The smooth and strategic British driver who seized a fairy-tale world title with the underdog Brawn GP team in a storybook 2009 season.
Jenson Button's Formula One career was a masterclass in perseverance and polished speed. He entered the sport as a fresh-faced talent, but it took nearly a decade for the pieces to fall into place. The 2009 season became the stuff of motorsport legend: his Honda team was rescued from collapse in a management buyout, emerging as the shockingly fast but financially fragile Brawn GP. Button, now a veteran with a silky-smooth driving style perfectly suited to the new regulations, won six of the first seven races. He coolly managed his points lead to clinch the World Championship, a triumph of opportunity met with supreme skill. He later provided a perfect counterpoint to Lewis Hamilton at McLaren, adding further wins and proving his title was no fluke, before evolving into a respected elder statesman of the grid.
1965–1980
The latchkey kids. Raised during divorce, recession, and the end of the Cold War. Skeptical, self-reliant, media-literate. They invented indie culture, grunge, and the early internet — then watched the Boomers take credit.

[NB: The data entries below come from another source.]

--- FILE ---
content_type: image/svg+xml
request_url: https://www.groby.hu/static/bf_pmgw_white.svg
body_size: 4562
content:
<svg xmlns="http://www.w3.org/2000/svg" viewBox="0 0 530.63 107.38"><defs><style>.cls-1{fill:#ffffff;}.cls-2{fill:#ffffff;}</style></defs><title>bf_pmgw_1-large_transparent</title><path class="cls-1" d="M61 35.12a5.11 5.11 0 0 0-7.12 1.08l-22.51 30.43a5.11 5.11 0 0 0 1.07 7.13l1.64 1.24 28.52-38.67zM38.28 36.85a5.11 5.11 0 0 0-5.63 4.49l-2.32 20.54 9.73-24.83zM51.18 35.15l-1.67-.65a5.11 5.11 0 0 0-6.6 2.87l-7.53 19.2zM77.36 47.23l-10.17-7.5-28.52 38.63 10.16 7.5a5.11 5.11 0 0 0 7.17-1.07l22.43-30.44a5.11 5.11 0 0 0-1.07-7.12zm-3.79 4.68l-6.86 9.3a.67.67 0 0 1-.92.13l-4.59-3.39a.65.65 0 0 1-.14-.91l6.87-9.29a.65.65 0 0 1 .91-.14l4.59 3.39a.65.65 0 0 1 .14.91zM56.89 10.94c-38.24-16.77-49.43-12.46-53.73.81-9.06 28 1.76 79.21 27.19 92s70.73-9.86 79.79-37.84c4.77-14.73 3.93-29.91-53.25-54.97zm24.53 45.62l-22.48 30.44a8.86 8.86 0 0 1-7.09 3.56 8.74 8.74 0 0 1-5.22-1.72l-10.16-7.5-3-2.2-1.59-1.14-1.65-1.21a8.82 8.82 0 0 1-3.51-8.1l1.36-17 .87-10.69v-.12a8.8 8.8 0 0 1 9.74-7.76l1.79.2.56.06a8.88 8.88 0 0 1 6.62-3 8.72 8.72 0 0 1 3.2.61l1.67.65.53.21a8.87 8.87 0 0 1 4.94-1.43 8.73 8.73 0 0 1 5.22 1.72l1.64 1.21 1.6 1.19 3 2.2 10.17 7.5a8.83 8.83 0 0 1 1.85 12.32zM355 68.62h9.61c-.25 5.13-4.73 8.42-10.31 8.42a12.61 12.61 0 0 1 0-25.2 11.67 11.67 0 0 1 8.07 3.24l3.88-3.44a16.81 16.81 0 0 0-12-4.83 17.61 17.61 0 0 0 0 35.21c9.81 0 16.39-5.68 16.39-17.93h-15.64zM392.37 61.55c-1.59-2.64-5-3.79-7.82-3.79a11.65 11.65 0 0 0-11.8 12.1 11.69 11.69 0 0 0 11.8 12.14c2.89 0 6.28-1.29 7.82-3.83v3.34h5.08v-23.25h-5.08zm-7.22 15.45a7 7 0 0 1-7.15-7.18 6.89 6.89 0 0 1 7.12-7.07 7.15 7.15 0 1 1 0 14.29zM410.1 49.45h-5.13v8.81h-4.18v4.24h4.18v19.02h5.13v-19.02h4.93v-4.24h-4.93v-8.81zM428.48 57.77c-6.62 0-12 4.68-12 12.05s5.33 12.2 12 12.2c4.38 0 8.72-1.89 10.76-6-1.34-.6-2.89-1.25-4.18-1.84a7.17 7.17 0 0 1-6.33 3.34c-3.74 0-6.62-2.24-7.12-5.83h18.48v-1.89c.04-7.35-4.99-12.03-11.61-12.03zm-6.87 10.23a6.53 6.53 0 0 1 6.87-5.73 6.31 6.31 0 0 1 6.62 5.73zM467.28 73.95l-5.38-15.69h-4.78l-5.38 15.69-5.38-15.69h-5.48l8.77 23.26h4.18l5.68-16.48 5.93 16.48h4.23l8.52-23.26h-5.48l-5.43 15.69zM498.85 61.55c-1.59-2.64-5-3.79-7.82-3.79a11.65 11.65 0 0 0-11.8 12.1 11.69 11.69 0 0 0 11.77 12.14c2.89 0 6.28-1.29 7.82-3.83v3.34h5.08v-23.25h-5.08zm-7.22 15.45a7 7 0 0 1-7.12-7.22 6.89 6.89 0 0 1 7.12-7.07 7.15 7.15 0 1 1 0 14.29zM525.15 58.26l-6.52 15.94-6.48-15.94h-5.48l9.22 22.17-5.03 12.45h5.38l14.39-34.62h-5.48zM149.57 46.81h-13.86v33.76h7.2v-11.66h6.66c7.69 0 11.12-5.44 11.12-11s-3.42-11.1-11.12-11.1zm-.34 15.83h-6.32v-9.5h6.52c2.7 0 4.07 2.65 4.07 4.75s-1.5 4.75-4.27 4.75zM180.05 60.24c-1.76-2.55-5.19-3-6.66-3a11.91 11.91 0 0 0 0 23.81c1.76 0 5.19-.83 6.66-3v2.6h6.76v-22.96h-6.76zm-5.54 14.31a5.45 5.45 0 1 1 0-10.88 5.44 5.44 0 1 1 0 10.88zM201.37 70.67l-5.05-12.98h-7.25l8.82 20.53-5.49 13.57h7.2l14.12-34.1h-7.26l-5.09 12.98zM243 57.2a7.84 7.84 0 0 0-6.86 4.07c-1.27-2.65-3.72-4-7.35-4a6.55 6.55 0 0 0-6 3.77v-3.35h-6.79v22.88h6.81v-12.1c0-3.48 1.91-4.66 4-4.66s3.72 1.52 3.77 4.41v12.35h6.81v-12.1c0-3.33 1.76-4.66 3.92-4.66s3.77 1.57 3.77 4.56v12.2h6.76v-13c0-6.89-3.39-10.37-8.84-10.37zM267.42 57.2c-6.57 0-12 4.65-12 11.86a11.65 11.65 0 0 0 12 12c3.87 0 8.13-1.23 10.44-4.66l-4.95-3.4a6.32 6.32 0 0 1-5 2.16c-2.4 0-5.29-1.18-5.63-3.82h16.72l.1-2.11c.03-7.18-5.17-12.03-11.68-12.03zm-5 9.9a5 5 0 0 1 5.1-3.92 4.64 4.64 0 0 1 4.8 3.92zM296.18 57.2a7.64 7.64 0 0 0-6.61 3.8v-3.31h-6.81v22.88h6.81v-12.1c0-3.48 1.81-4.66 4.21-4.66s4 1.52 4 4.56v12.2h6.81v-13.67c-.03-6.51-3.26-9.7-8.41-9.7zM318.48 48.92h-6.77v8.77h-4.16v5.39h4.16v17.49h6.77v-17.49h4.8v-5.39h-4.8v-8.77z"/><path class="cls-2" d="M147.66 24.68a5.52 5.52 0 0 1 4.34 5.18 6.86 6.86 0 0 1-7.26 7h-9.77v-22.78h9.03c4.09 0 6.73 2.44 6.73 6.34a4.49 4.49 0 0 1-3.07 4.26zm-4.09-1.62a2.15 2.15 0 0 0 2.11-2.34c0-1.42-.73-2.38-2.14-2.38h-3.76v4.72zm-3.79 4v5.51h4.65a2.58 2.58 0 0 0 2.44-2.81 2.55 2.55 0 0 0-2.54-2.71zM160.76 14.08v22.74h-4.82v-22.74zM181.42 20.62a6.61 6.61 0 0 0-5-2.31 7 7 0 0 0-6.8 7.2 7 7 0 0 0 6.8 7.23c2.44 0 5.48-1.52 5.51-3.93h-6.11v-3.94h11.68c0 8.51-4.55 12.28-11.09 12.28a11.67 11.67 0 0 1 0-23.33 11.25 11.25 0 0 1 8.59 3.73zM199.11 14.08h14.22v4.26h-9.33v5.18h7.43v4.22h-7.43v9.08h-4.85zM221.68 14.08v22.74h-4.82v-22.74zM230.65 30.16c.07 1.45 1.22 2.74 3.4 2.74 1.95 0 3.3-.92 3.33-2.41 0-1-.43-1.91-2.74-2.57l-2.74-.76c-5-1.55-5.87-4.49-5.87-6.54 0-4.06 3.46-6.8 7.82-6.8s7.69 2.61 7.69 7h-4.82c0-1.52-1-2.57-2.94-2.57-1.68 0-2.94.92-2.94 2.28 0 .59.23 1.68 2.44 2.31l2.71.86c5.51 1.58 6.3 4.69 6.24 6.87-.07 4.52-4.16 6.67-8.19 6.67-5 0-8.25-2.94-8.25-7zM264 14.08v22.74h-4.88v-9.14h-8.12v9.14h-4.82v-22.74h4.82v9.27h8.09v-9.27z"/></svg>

Jenson was born in 1980, placing them squarely in the Generation X. The events that shaped this generation — economic uncertainty, the end of the Cold War, and the rise of personal computing — shaped the world they entered and the choices available to them.
The biggest hits of 1980
#1 Movie
The Empire Strikes Back
Best Picture
Ordinary People
#1 TV Show
Dallas
The world at every milestone
John Lennon shot and killed in New York
Live Aid concerts raise money for Ethiopian famine
European Union officially established
Dolly the sheep cloned
Google founded; Clinton impeachment
September 11 attacks transform the world
Deepwater Horizon oil spill; iPad launched
COVID-19 pandemic shuts down the world
He is one of only a few drivers to have won a Grand Prix in a car bearing his own name (Brawn GP's chassis was designated the 'Brawn BGP 001').
He competed in triathlons and the 2018 24 Hours of Le Mans after his F1 career.
His father, John Button, was a well-known figure in the F1 paddock, often seen wearing colorful hats in support of his son.
“I'm not the sort of person who wants to tear the door off. I want to open it smoothly.”